When connecting, you'll receive a device token. Visit the activation URL provided and enter the code to complete authentication.

Query Execution

Spark SQL Syntax

While LakeCache Clusters use PostgreSQL JDBC drivers for connectivity, queries are executed using Spark SQL under the hood. You should use Spark SQL syntax when writing queries, even if your client shows warnings about PostgreSQL syntax.

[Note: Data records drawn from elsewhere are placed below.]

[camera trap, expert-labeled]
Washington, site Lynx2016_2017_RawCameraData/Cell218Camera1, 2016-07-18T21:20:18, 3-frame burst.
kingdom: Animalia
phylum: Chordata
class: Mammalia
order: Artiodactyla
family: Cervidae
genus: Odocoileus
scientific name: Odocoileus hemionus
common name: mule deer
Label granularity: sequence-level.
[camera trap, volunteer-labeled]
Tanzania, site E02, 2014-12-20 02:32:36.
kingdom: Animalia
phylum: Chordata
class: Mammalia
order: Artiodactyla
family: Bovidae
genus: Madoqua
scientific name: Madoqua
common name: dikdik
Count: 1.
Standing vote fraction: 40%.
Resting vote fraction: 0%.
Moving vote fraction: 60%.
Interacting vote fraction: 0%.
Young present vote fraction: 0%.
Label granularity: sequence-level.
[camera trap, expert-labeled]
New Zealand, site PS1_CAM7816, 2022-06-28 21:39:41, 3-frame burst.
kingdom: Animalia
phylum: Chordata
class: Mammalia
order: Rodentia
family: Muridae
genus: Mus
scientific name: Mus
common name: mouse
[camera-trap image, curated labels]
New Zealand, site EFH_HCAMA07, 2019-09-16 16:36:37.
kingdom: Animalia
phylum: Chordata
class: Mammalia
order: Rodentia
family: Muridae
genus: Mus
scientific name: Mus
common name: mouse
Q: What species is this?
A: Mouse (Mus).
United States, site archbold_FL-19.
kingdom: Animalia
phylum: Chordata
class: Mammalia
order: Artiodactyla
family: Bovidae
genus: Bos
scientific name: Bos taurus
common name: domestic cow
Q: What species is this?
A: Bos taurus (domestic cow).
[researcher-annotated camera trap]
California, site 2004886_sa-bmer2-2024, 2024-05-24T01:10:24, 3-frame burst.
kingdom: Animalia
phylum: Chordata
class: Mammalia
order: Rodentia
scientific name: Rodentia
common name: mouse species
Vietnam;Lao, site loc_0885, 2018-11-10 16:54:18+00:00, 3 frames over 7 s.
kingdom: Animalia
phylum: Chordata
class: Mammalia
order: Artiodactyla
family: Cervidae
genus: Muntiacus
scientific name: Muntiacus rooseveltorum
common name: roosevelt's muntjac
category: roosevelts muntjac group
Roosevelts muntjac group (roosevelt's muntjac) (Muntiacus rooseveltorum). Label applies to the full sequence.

Once connected, you can submit SQL queries directly to the LakeCache Cluster. The Cluster will:

  1. Parse and validate the query
  2. Check permissions using the configured access control provider (if enabled)
  3. Route the query to an available engine
  4. Execute the query with caching optimizations
  5. Return results via the JDBC connection

Query Caching

LakeCache implements multiple layers of caching to improve query performance:

  • File caching: Frequently accessed Parquet files are cached in memory and on SSD
  • Query result caching: Deterministic query results are cached at the driver and worker levels

Query result caching only applies to deterministic queries (queries without non-deterministic functions like rand() or timestamp-related functions) and only when the underlying tables have not been updated since the result was cached.

Monitoring

You can view OCU Usage for the Cluster in the Onehouse console.

Coming soon

In an upcoming release, you will be able to monitor your LakeCache Cluster through:

  • Query execution logs: View query history and execution details
  • Performance metrics: Track query latency and throughput
  • Cluster metrics: Monitor CPU utilization and autoscaling behavior

Contact us if any of these logs/metrics or other observability would be useful for you.

Limitations

  • Currently supports read-only queries. Write operations are not supported.
  • Access control for Onehouse catalog is not yet supported. Use AWS Glue with Lake Formation for access control.
  • Lake Formation access control supports table-level permissions only. Row-level and column-level permissions are not yet supported.
  • Tables must be registered in the selected catalog to be queryable.
  • Auto-stop is not yet supported. LakeCache Clusters must be stopped manually and cannot yet be configured to automatically stop after a period of inactivity.